Can I access request cookies in a Bokeh server app?

Hi there,

By way of context, I run my app using bokeh serve app_dir and what I’m trying to do is

  1. add a drop down to a Bokeh app that can be used to select one of a number of themes
  2. have the user selection remembered using a cookie for the next time they visit the web page

I’ve managed to achieve 1. using a Select object with a callback, and part of 2. by setting a cookie on the webpage with a CustomJS callback e.g. document.cookie = "theme=dark";

What I’m struggling with though is viewing the cookie from the HTTP request the next time the user visits the page. If I call

request = curdoc().session_context.request

then I get a _RequestProxy object which only has a copy of the query parameters as arguments on it, it doesn’t have a copy of the cookies that were on the request.

I can patch Bokeh and the _RequestProxy object to also contain a copy of the cookies but before I do that I’d like to know

  • Is there an official, supported way of getting access to the request cookies?
  • Is there an alternative mechanism to do what I want? I’d like to avoid saving the preference server side as then it would need to be communicated between server instances.
  • If no to both of the above, are there any downsides of taking a copy of the request cookies and putting them on the _RequestProxy object?

Many thanks


Well the short answer is that there is not a good way currently. Regarding:

If no to both of the above, are there any downsides of taking a copy of the request cookies and putting them on the _RequestProxy object?

Only the downside that prompted _RequestProxy in the first place: if you run tornado with --num-threads > 1, or run multiple Bokeh servers behind a load balancer without sticky sessions, then there is no guarantee that the initial HTTP request and the secondary websocket request end up on the same process. In which case, trying to access the HTTP request directly in the app code will cause a crash. We manually forward just the request args through to the WS request, and explicitly make them available on the _RequestProxy. You’d need to do something similar if your use case is more than just a single Bokeh server.

I would however like to improve things for Bokeh 2.0 in the next couple of months. In particular the “session id” that we send as a query argument is really basically a web token, so I’d like to actually utilize that capability, and encode more of the HTTP request inside the token, as well as put in hooks for users to add any other data they want in the token. Ideally I’d like to get the token out of they query arguments as well, as a secondary consideration. [1]

So, if you can wait a little while, there should be a better solution before the end of the year. (And if you have the ability to help with some of this, perhaps even sooner.)

  1. The main issue here is on the websocket side, where there are only very limited supported headers.
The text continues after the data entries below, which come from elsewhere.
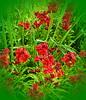 Wallflowers (Mary (No Group Invites Please)) Tags: hennysgardens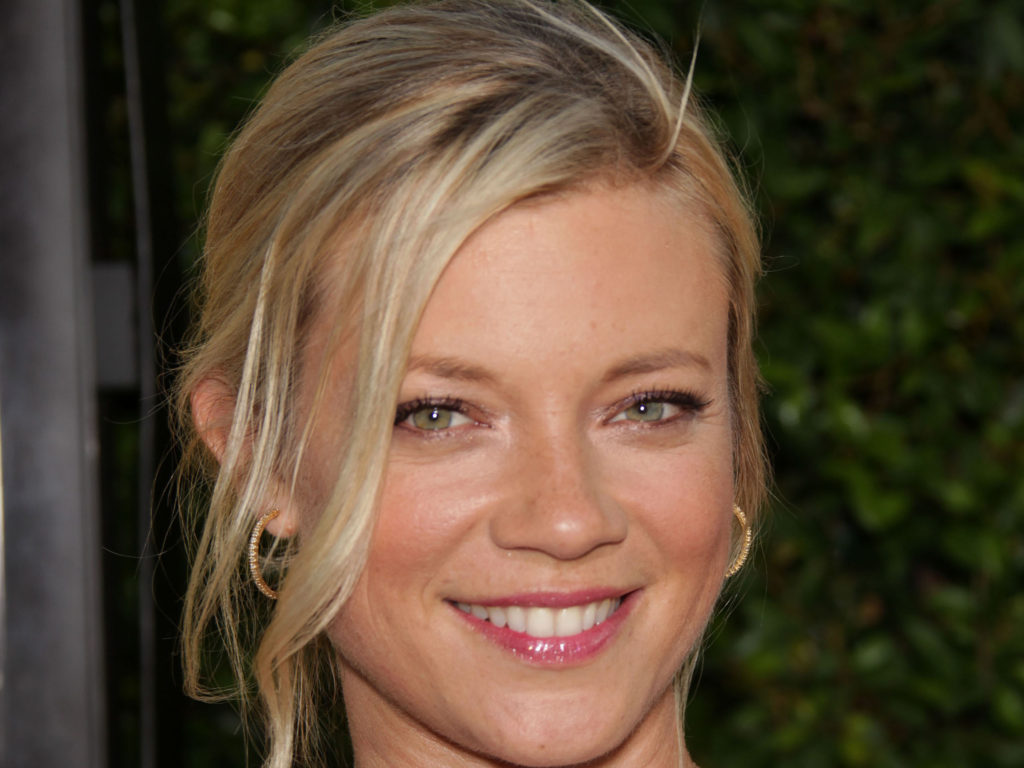 Amy Smart Net Worth, Movies, TV Shows, Biography And Pics 10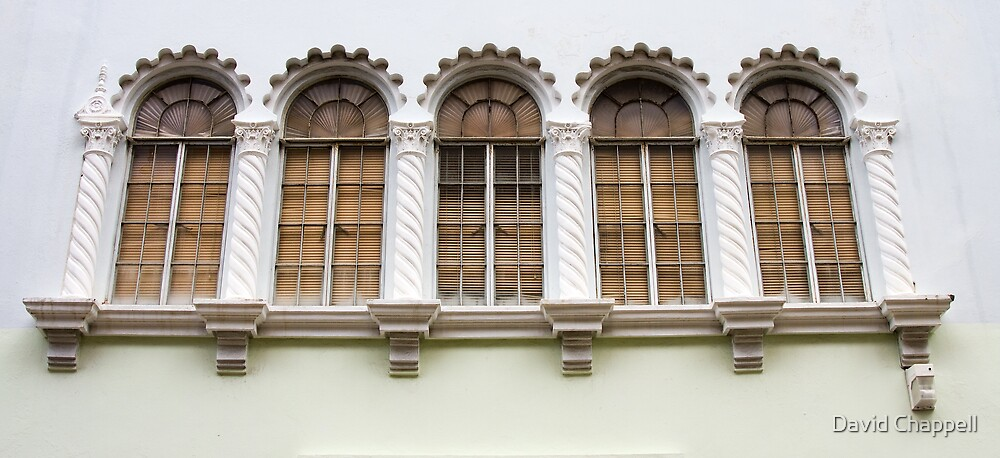 Windows by David Chappell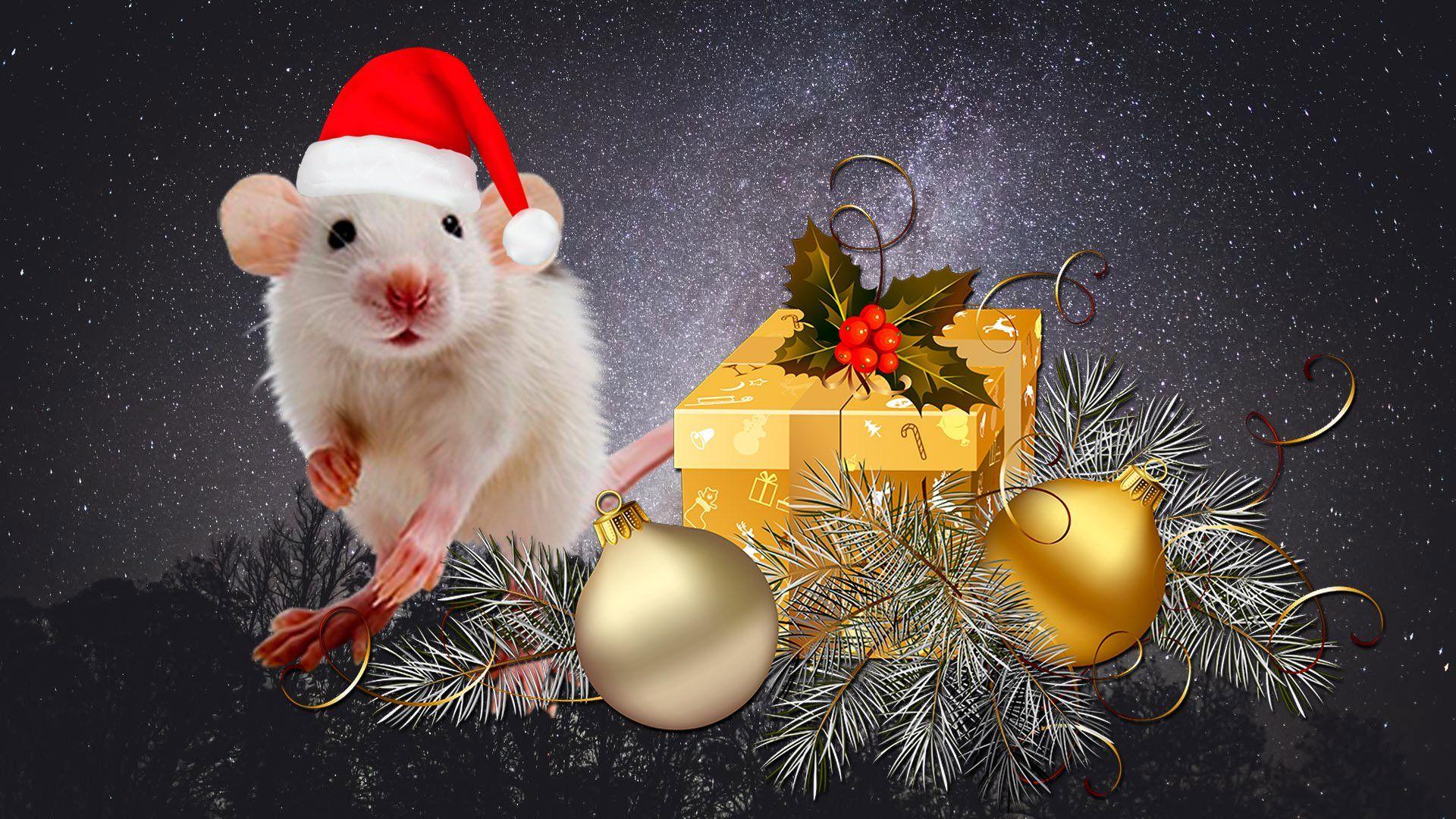 Christmas White Rat Cool Wallpaper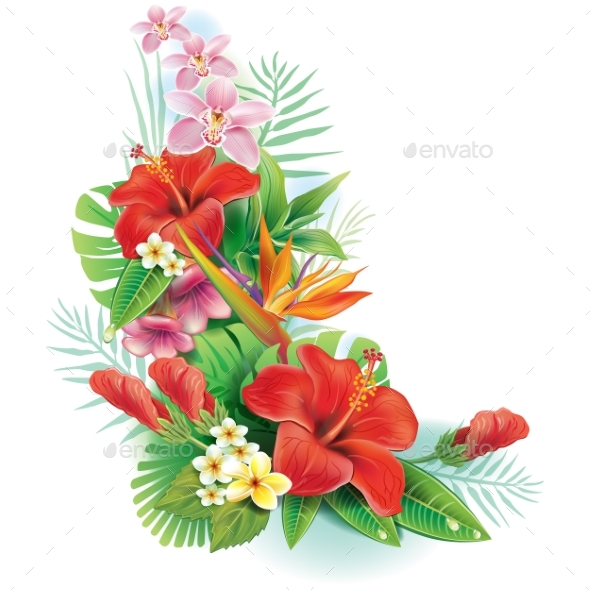 Arrangement From Tropical Flowers by Wikki33 | GraphicRiver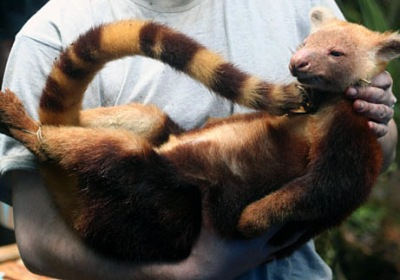 golden-mantled tree kangaroo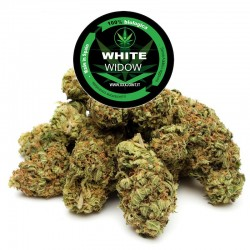 White Widow® CBD 25%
But abusing the subprotocol header to pass bearer tokens seems to be a fairly common and accepted workaround solution. ↩︎

Hi Bryan,

Thanks for the reply. I have patched the _RequestProxy class locally to be the following

class _RequestProxy(object):
    def __init__(self, request):
        args_copy = dict(request.arguments)
        cookies_copy = dict(request.cookies)
        if 'bokeh-protocol-version' in args_copy: del args_copy['bokeh-protocol-version']
        if 'bokeh-session-id' in args_copy: del args_copy['bokeh-session-id']
        self._args = args_copy
        self._cookies = cookies_copy
    def arguments(self):
        return self._args

    def cookies(self):
        return self._cookies

and so far that seems to work. I think I get your concern about the HTTP GET request and WebSockets request going to different servers but from what I can see (checking with Chrome and Firefox dev tools) the Cookie header is sent on the Websocket connection, although this is outside my area of expertise so perhaps it isn’t guaranteed?

I’ll keep checking with my local usecase. Also, off to try an build and run the Bokeh test cases to see if I’ve broken anything. :slight_smile:



Just FYI the above works because a session is created on HTTP connection, and with only one Bokeh server process, when the WebSocket connection lands back on the same process, that same previous session is re-used, with the same literal _RequestProxy object available.

Perhaps browsers have support for non-standard behaviors? I’m basing my statement on e.g.

AFAIK Sec-WebSocket-Protocol is the only header sent. Which means the only reliable ways to get other information to WS connections are:

  • Encode them in query arguments. This is what we do now with the original HTTP request arguments. But we stopped with just that. In principle, anything you want could be added there, including cookies. (But transmitting cookies in easily viewable query arguments seems like a bad idea)

  • Slightly abuse the Sec-WebSocket-Protocol to send extra information, i.e. in a JWT-like token. This is what I intend to do for Bokeh 2.0

I’ll keep checking with my local usecase. Also, off to try an build and run the Bokeh test cases to see if I’ve broken anything.

The only test that might break would be a strict test to make sure _RequestProxy does not have anything extra on unexpected on it. I don’t recall offhand if we made such a test.